Question

81. A 560-g squirrel with a surface area of 930cm2 falls from a 5.0-m tree to the ground. Estimate its terminal velocity. (Use a drag coefficient for a horizontal skydiver.) What will be the velocity of a 56-kg person hitting the ground, assuming no drag contribution in such a short distance?

Answer 1

Answer:

Explanation:

Given

mass of squirrel $m=560 gm$

Surface area of squirrel $A=930 cm^2$

and the area which face $A_f=\frac{A}{2}=465 cm^2$

height of tree $h=5 m$

Coefficient of drag $C=1$

drag Force $F_d=\frac{1}{2}C\cdot \rho \cdot A\cdot v^2$

Terminal velocity is given

$F_d=mg$

$\frac{1}{2}C\cdot \rho \cdot A\cdot v^2=mg$

$v=\sqrt{\frac{2\times m\times g}{\rho \times C\times A_f}}$

$v=\sqrt{\frac{2\times 0.560\times 9.8}{1.2\times 1\times 465\times 10^{-4}}}$

$v=13.9 m/s$

(b)Mass of person $m=56 kg$

$v^2-u^2=2gh$

$u=0$

$v=\sqrt{2gh}$

$v=\sqrt{2\times 9.8\times 5}$

$v=9.89 m/s$

Answer 2

Answer:

(a). The terminal velocity is 9.83 m/s.

(b). The velocity is 9.9 m/s.

Explanation:

Given that,

Mass of squirrel = 560 g

Surface area = 930 cm²

Height = 5.0 m

Weight of person = 56 kg

We need to calculate the terminal velocity

Using formula of terminal velocity

$v_{t}=\sqrt{\dfrac{2mg}{\rho A C_{d}}}$

Where, A = area

$\rho$ = density

$C_{d}$ = drag coefficient

m = mass

Put the value into the formula

$v_{t}=\sqrt{\dfrac{2\times0.560\times9.8}{1.22\times0.093\times1}}$

$v_{t}=9.83\ m/s$

The terminal velocity is 9.83 m/s.

We need to calculate the velocity

Using equation of motion

$v^2=u^2+2gs$

Put the value into the formula

$v=\sqrt{2\times 9.8\times5}$

$v=9.9\ m/s$

Hence, (a). The terminal velocity is 9.83 m/s.

(b). The velocity is 9.9 m/s.

### PROVIDED MATERIAL

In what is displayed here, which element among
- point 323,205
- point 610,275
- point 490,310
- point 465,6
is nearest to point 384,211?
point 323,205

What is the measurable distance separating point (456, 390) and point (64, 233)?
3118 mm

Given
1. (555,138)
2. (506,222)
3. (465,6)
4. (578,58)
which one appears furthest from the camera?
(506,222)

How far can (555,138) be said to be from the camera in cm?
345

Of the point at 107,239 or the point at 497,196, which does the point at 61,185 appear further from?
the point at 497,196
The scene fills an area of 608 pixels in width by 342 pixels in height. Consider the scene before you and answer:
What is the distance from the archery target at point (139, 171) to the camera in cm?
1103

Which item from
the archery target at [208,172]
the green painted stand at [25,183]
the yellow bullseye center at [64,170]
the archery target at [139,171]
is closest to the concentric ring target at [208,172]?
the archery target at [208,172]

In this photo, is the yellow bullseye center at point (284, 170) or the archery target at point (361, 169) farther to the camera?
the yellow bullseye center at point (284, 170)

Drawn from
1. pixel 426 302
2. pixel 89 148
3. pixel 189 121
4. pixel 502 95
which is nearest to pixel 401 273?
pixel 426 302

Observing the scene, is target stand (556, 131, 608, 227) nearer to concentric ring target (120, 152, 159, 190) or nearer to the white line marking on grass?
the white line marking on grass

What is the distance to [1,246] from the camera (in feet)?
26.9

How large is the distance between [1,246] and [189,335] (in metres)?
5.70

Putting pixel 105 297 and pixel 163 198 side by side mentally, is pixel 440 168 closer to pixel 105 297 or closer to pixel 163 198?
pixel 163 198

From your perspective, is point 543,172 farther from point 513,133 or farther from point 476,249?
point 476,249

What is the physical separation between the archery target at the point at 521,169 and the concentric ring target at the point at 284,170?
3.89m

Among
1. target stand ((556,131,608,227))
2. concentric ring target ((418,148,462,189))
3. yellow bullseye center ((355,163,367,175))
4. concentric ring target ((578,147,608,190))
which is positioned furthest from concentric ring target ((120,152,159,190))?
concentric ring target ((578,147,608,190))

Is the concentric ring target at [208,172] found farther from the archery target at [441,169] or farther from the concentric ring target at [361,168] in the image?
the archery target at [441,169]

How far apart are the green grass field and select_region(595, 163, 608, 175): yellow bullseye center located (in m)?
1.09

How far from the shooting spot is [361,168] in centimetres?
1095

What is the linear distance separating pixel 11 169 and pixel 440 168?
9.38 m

### PROBLEM
Copy out, unchanged, the part of the squirrel terminal-velocity thread that runs from "Using equation of" up to and including "Hence, (a). The terminal velocity is 9.83 m/s.".

### RESULT OF THE TASK
Using equation of motion

$v^2=u^2+2gs$

Put the value into the formula

$v=\sqrt{2\times 9.8\times5}$

$v=9.9\ m/s$

Hence, (a). The terminal velocity is 9.83 m/s.